Work task -> Return all of the material exactly; no line may be dropped.

-*-

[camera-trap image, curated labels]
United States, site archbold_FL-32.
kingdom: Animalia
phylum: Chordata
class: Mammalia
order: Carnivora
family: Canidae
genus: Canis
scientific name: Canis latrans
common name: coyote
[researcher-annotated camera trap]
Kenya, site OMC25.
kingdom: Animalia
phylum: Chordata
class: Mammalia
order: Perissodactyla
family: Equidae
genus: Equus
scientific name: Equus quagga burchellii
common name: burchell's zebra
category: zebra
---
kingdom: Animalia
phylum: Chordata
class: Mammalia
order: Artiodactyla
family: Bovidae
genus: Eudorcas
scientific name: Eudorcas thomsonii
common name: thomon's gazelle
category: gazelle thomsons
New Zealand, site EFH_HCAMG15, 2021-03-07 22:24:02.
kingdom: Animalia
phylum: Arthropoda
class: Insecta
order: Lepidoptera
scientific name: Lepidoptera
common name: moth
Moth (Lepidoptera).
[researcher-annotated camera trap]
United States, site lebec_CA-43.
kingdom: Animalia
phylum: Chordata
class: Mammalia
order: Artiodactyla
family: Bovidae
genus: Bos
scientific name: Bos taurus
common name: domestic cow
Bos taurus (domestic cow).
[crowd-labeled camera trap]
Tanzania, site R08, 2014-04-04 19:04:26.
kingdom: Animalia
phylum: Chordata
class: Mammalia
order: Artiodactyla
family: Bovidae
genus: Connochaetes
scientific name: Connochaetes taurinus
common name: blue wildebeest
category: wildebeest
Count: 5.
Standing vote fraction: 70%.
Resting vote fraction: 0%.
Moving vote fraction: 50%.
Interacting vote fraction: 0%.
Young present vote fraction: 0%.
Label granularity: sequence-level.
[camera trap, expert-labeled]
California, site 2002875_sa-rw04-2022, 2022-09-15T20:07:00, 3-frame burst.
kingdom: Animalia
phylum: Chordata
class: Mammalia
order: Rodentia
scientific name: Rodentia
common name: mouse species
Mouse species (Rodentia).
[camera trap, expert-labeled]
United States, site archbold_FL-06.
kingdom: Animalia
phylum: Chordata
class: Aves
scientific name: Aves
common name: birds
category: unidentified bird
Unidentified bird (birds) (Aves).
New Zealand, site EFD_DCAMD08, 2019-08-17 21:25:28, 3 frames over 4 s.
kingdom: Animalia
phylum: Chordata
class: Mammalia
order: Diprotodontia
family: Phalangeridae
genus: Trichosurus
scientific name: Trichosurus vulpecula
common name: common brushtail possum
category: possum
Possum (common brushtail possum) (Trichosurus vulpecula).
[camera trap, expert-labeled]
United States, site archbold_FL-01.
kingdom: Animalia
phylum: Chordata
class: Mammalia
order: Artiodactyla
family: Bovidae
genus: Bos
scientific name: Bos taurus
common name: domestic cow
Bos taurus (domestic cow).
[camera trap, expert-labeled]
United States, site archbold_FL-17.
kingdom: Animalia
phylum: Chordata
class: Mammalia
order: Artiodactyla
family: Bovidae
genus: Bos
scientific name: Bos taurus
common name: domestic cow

-*-

Written reply ->
[camera-trap image, curated labels]
United States, site archbold_FL-32.
kingdom: Animalia
phylum: Chordata
class: Mammalia
order: Carnivora
family: Canidae
genus: Canis
scientific name: Canis latrans
common name: coyote
[researcher-annotated camera trap]
Kenya, site OMC25.
kingdom: Animalia
phylum: Chordata
class: Mammalia
order: Perissodactyla
family: Equidae
genus: Equus
scientific name: Equus quagga burchellii
common name: burchell's zebra
category: zebra
---
kingdom: Animalia
phylum: Chordata
class: Mammalia
order: Artiodactyla
family: Bovidae
genus: Eudorcas
scientific name: Eudorcas thomsonii
common name: thomon's gazelle
category: gazelle thomsons
New Zealand, site EFH_HCAMG15, 2021-03-07 22:24:02.
kingdom: Animalia
phylum: Arthropoda
class: Insecta
order: Lepidoptera
scientific name: Lepidoptera
common name: moth
Moth (Lepidoptera).
[researcher-annotated camera trap]
United States, site lebec_CA-43.
kingdom: Animalia
phylum: Chordata
class: Mammalia
order: Artiodactyla
family: Bovidae
genus: Bos
scientific name: Bos taurus
common name: domestic cow
Bos taurus (domestic cow).
[crowd-labeled camera trap]
Tanzania, site R08, 2014-04-04 19:04:26.
kingdom: Animalia
phylum: Chordata
class: Mammalia
order: Artiodactyla
family: Bovidae
genus: Connochaetes
scientific name: Connochaetes taurinus
common name: blue wildebeest
category: wildebeest
Count: 5.
Standing vote fraction: 70%.
Resting vote fraction: 0%.
Moving vote fraction: 50%.
Interacting vote fraction: 0%.
Young present vote fraction: 0%.
Label granularity: sequence-level.
[camera trap, expert-labeled]
California, site 2002875_sa-rw04-2022, 2022-09-15T20:07:00, 3-frame burst.
kingdom: Animalia
phylum: Chordata
class: Mammalia
order: Rodentia
scientific name: Rodentia
common name: mouse species
Mouse species (Rodentia).
[camera trap, expert-labeled]
United States, site archbold_FL-06.
kingdom: Animalia
phylum: Chordata
class: Aves
scientific name: Aves
common name: birds
category: unidentified bird
Unidentified bird (birds) (Aves).
New Zealand, site EFD_DCAMD08, 2019-08-17 21:25:28, 3 frames over 4 s.
kingdom: Animalia
phylum: Chordata
class: Mammalia
order: Diprotodontia
family: Phalangeridae
genus: Trichosurus
scientific name: Trichosurus vulpecula
common name: common brushtail possum
category: possum
Possum (common brushtail possum) (Trichosurus vulpecula).
[camera trap, expert-labeled]
United States, site archbold_FL-01.
kingdom: Animalia
phylum: Chordata
class: Mammalia
order: Artiodactyla
family: Bovidae
genus: Bos
scientific name: Bos taurus
common name: domestic cow
Bos taurus (domestic cow).
[camera trap, expert-labeled]
United States, site archbold_FL-17.
kingdom: Animalia
phylum: Chordata
class: Mammalia
order: Artiodactyla
family: Bovidae
genus: Bos
scientific name: Bos taurus
common name: domestic cow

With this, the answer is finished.